## SHORT PROBLEM
Quote the records that follow in full and exactly; leave out the pictures.
— start PROVIDED DATA —
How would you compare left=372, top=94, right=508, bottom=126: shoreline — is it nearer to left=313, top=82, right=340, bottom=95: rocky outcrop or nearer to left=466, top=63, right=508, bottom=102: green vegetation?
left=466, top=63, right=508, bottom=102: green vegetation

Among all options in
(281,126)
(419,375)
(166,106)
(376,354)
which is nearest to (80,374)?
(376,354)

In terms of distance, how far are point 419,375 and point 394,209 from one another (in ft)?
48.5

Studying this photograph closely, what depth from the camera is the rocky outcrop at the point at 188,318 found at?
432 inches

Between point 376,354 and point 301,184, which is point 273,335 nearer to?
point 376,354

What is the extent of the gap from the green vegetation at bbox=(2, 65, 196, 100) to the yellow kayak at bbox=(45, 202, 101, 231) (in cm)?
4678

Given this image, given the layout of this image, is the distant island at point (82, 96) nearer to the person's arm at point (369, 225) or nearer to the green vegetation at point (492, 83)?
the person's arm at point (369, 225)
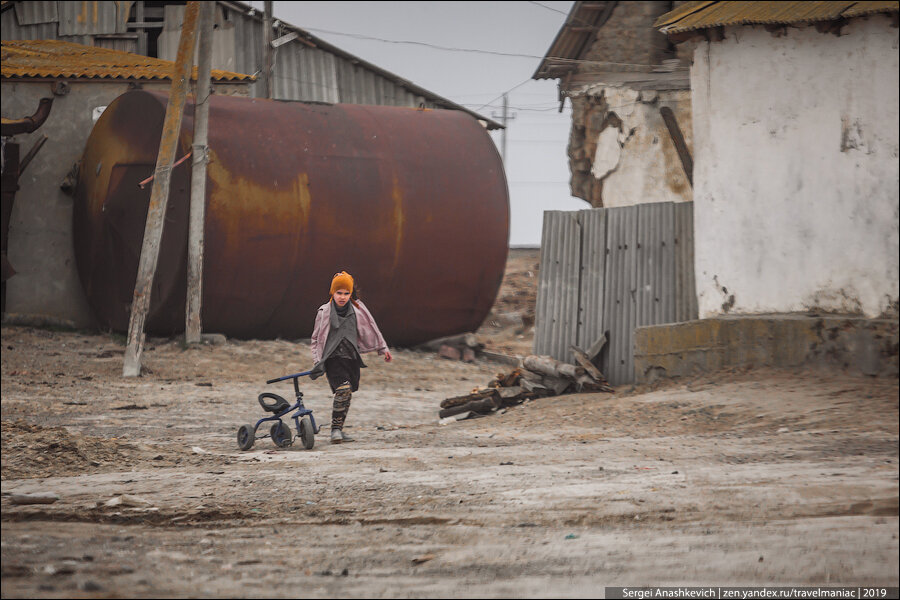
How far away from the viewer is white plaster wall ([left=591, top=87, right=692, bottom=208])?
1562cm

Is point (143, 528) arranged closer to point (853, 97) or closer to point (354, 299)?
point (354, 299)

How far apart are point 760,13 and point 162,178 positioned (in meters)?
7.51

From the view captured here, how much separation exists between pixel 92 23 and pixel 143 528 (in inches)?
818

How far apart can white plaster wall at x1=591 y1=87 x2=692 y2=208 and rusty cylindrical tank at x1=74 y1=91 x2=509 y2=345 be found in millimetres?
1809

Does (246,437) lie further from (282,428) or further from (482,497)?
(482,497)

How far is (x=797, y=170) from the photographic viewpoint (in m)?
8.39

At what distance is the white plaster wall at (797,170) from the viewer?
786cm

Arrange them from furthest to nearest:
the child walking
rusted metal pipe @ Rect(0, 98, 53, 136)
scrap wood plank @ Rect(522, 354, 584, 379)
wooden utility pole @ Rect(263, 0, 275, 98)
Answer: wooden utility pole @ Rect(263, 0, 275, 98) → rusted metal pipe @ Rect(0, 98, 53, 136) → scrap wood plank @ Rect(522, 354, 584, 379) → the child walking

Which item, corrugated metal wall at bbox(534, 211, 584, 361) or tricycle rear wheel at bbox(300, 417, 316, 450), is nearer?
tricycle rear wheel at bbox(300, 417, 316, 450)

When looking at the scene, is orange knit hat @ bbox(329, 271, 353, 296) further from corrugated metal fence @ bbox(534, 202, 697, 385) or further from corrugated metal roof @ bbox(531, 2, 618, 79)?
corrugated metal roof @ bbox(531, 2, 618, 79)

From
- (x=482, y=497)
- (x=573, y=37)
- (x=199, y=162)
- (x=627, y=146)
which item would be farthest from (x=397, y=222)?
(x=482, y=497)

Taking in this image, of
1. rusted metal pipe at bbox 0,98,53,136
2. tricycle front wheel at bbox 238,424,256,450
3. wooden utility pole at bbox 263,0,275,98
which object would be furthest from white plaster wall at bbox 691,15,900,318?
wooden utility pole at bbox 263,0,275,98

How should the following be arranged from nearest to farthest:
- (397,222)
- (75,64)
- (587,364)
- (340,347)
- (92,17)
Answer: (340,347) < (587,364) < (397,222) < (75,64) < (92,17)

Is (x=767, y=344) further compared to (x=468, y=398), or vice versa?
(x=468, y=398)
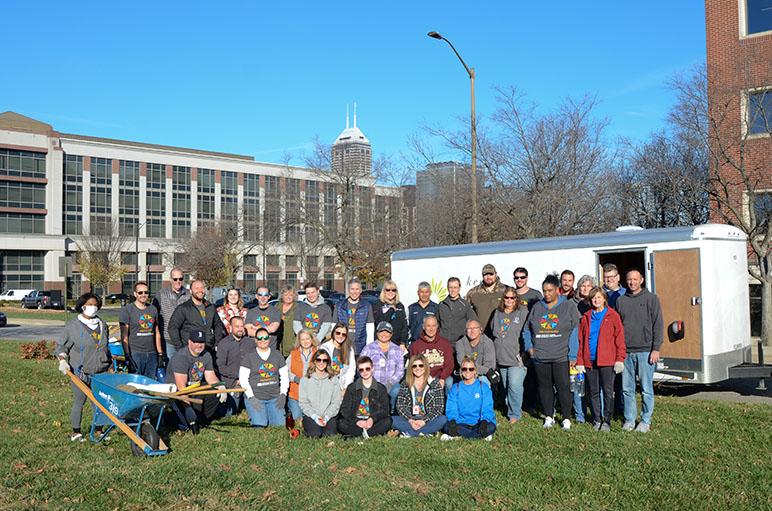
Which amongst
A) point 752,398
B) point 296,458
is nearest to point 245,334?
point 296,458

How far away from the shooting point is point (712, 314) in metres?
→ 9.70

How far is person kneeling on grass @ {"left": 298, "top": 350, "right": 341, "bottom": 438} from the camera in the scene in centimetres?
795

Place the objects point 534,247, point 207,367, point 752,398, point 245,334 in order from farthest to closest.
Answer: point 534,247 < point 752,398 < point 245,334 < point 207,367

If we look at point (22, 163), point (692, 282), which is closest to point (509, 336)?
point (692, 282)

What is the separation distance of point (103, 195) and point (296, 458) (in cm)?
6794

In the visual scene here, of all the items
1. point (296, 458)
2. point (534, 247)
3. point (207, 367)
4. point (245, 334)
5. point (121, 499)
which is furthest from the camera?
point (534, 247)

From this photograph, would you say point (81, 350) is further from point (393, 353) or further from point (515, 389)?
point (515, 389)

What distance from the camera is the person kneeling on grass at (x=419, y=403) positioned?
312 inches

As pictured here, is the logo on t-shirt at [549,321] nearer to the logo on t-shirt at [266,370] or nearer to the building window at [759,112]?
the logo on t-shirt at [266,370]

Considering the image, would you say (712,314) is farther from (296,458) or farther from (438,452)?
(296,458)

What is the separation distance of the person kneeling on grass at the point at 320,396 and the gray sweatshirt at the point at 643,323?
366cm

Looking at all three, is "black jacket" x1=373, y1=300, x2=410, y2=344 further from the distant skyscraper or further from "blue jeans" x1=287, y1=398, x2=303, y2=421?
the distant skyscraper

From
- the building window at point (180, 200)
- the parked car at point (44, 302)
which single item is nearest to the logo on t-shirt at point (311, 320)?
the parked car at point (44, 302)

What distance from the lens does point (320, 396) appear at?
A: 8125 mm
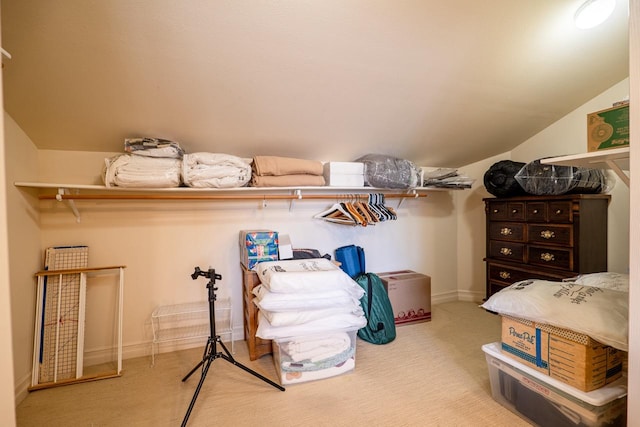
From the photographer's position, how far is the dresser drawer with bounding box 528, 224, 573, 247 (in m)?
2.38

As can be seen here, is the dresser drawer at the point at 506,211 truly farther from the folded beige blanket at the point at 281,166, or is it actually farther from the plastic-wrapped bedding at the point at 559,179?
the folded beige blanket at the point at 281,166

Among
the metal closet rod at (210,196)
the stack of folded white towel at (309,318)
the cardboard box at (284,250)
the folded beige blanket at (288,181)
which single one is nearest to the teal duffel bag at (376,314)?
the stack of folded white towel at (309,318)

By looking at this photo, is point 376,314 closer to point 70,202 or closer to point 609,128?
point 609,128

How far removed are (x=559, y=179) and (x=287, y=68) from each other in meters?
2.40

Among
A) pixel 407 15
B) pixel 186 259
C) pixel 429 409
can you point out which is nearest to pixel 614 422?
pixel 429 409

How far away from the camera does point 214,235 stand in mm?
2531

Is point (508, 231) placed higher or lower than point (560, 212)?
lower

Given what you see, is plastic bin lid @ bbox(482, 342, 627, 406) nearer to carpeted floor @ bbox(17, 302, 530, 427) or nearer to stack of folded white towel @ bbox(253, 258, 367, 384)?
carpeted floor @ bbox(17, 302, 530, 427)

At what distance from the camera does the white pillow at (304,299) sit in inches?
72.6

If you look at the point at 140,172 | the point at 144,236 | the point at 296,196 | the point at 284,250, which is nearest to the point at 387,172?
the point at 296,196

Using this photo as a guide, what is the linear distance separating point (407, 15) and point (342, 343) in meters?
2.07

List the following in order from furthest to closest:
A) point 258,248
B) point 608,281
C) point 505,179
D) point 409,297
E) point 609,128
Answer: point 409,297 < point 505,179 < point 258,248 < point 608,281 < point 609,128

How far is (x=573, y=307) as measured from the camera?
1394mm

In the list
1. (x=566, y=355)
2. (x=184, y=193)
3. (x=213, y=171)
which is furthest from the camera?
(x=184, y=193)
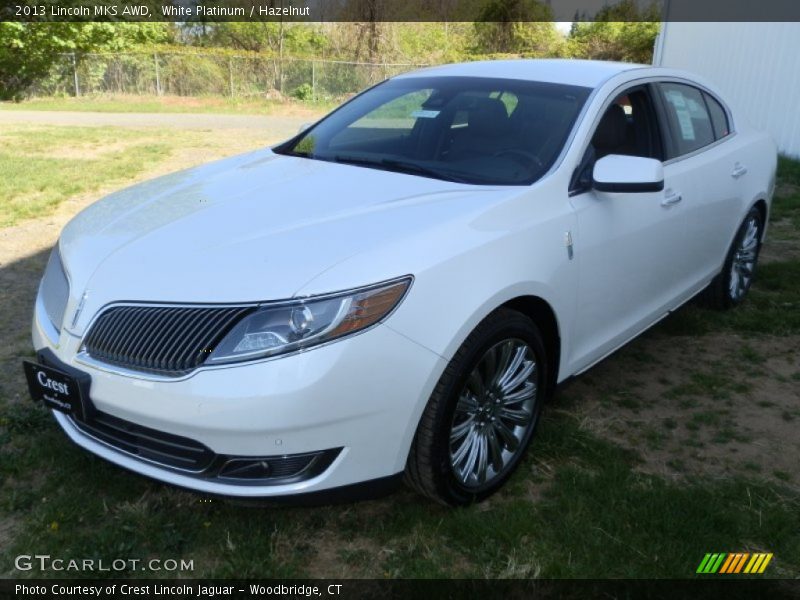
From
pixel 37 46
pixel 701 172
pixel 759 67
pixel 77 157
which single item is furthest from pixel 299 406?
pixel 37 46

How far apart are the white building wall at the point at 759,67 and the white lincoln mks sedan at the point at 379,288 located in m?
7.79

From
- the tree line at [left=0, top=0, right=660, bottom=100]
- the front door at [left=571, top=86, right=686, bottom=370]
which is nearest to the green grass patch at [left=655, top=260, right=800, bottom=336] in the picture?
— end PROVIDED DATA —
## RESPONSE FOR THIS EXERCISE
How would you compare left=372, top=94, right=508, bottom=126: shoreline — is it nearer to left=313, top=82, right=340, bottom=95: rocky outcrop or nearer to left=466, top=63, right=508, bottom=102: green vegetation?
left=466, top=63, right=508, bottom=102: green vegetation

Among all options in
(281,126)
(419,375)
(166,106)
(376,354)
which is nearest to (80,374)?
(376,354)

In terms of distance, how far are point 419,375 and point 394,209 from one another (in ft)?
48.5

Studying this photograph closely, what depth from the camera is the rocky outcrop at the point at 188,318 found at?
432 inches

Between point 376,354 and point 301,184, which is point 273,335 nearer to?
point 376,354

What is the extent of the gap from the green vegetation at bbox=(2, 65, 196, 100) to the yellow kayak at bbox=(45, 202, 101, 231) (in cm)?
4678

Given this image, given the layout of this image, is the distant island at point (82, 96) nearer to the person's arm at point (369, 225) or nearer to the green vegetation at point (492, 83)?
the person's arm at point (369, 225)
How far away from the viewer is white plaster wall ([left=591, top=87, right=692, bottom=208])?
1562cm

Is point (143, 528) arranged closer to point (853, 97) or closer to point (354, 299)?
point (354, 299)

How far apart are point 760,13 and point 162,178 positioned (in meters)?
7.51

From the view captured here, how much separation exists between pixel 92 23 and pixel 143 528 (in inches)?
818

How far apart can white plaster wall at x1=591 y1=87 x2=692 y2=208 and rusty cylindrical tank at x1=74 y1=91 x2=509 y2=345 be found in millimetres?
1809

Does (246,437) lie further from (282,428) or further from (482,497)?
(482,497)

How far is (x=797, y=170) from the photographic viewpoint (in m)?
8.39

At what distance is the white plaster wall at (797,170) from the viewer?
786cm

Arrange them from furthest to nearest:
the child walking
rusted metal pipe @ Rect(0, 98, 53, 136)
scrap wood plank @ Rect(522, 354, 584, 379)
wooden utility pole @ Rect(263, 0, 275, 98)
Answer: wooden utility pole @ Rect(263, 0, 275, 98) → rusted metal pipe @ Rect(0, 98, 53, 136) → scrap wood plank @ Rect(522, 354, 584, 379) → the child walking

Which item, corrugated metal wall at bbox(534, 211, 584, 361) or tricycle rear wheel at bbox(300, 417, 316, 450), is nearer?
tricycle rear wheel at bbox(300, 417, 316, 450)

When looking at the scene, is orange knit hat @ bbox(329, 271, 353, 296) further from corrugated metal fence @ bbox(534, 202, 697, 385) or further from corrugated metal roof @ bbox(531, 2, 618, 79)?
corrugated metal roof @ bbox(531, 2, 618, 79)

From
- (x=482, y=497)
- (x=573, y=37)
- (x=199, y=162)
- (x=627, y=146)
which item would be farthest from (x=397, y=222)?
(x=482, y=497)

Taking in this image, of
1. rusted metal pipe at bbox 0,98,53,136
2. tricycle front wheel at bbox 238,424,256,450
3. wooden utility pole at bbox 263,0,275,98
which object would be furthest from white plaster wall at bbox 691,15,900,318?
wooden utility pole at bbox 263,0,275,98

How should the following be arranged from nearest to farthest:
- (397,222)
- (75,64)
- (587,364)
- (340,347)
- (92,17)
Answer: (340,347) < (587,364) < (397,222) < (75,64) < (92,17)

Is (x=767, y=344) further compared to (x=468, y=398), or vice versa?
(x=468, y=398)
Which amongst
A) point 752,398
B) point 296,458
is nearest to point 245,334?
point 296,458

How far away from the shooting point is point (712, 314) in metres?
→ 9.70

How far is person kneeling on grass @ {"left": 298, "top": 350, "right": 341, "bottom": 438} from the camera in the scene in centimetres?
795

Place the objects point 534,247, point 207,367, point 752,398, point 245,334 in order from farthest to closest.
Answer: point 534,247 < point 752,398 < point 245,334 < point 207,367

If we look at point (22, 163), point (692, 282), which is closest to point (509, 336)?
point (692, 282)

What is the separation distance of point (103, 195) and point (296, 458) (in cm)?
6794

In the visual scene here, of all the items
1. point (296, 458)
2. point (534, 247)
3. point (207, 367)
4. point (245, 334)
5. point (121, 499)
which is furthest from the camera?
point (534, 247)

From this photograph, would you say point (81, 350) is further from point (393, 353) or further from point (515, 389)?
point (515, 389)

What distance from the camera is the person kneeling on grass at (x=419, y=403) positioned?
312 inches

As pictured here, is the logo on t-shirt at [549,321] nearer to the logo on t-shirt at [266,370] or nearer to the building window at [759,112]?
the logo on t-shirt at [266,370]

Considering the image, would you say (712,314) is farther from (296,458) or farther from (438,452)?
(296,458)

What is the separation distance of the person kneeling on grass at the point at 320,396 and the gray sweatshirt at the point at 643,323?
366cm

Looking at all three, is "black jacket" x1=373, y1=300, x2=410, y2=344 further from the distant skyscraper or further from "blue jeans" x1=287, y1=398, x2=303, y2=421?
the distant skyscraper

From
- the building window at point (180, 200)
- the parked car at point (44, 302)
which single item is nearest to the logo on t-shirt at point (311, 320)?
the parked car at point (44, 302)

What distance from the lens does point (320, 396) appear at?
A: 8125 mm
From the photographer's position, how far is the dresser drawer with bounding box 528, 224, 573, 247 (in m)?
2.38

As can be seen here, is the dresser drawer at the point at 506,211 truly farther from the folded beige blanket at the point at 281,166, or is it actually farther from the plastic-wrapped bedding at the point at 559,179?
the folded beige blanket at the point at 281,166

Among
the metal closet rod at (210,196)
the stack of folded white towel at (309,318)
the cardboard box at (284,250)
the folded beige blanket at (288,181)
which single one is nearest to the teal duffel bag at (376,314)?
the stack of folded white towel at (309,318)

By looking at this photo, is point 376,314 closer to point 70,202 or closer to point 609,128?
point 609,128

How far removed are (x=559, y=179) and (x=287, y=68) from each other in meters?
2.40

Among
A) pixel 407 15
B) pixel 186 259
C) pixel 429 409
can you point out which is nearest to pixel 614 422?
pixel 429 409

How far away from the camera does point 214,235 stand in mm?
2531

Is point (508, 231) placed higher or lower than point (560, 212)?
lower

Given what you see, is plastic bin lid @ bbox(482, 342, 627, 406) nearer to carpeted floor @ bbox(17, 302, 530, 427) or nearer to stack of folded white towel @ bbox(253, 258, 367, 384)?
carpeted floor @ bbox(17, 302, 530, 427)

At what distance from the camera does the white pillow at (304,299) sit in inches?
72.6

If you look at the point at 140,172 | the point at 144,236 | the point at 296,196 | the point at 284,250, which is nearest to the point at 387,172?
the point at 296,196

Using this photo as a guide, what is the linear distance separating point (407, 15) and point (342, 343) in meters?
2.07

List the following in order from furthest to closest:
A) point 258,248
B) point 608,281
C) point 505,179
D) point 409,297
E) point 609,128
Answer: point 409,297 < point 505,179 < point 258,248 < point 608,281 < point 609,128

How far is (x=573, y=307) as measured from the camera?
1394mm

In the list
1. (x=566, y=355)
2. (x=184, y=193)
3. (x=213, y=171)
which is furthest from the camera?
(x=184, y=193)
From
pixel 37 46
pixel 701 172
pixel 759 67
pixel 77 157
which single item is furthest from pixel 299 406?
pixel 37 46

How far apart are the white building wall at the point at 759,67 and the white lincoln mks sedan at the point at 379,288 located in m?
7.79

From
- the tree line at [left=0, top=0, right=660, bottom=100]
- the front door at [left=571, top=86, right=686, bottom=370]
which is nearest to the green grass patch at [left=655, top=260, right=800, bottom=336] in the picture?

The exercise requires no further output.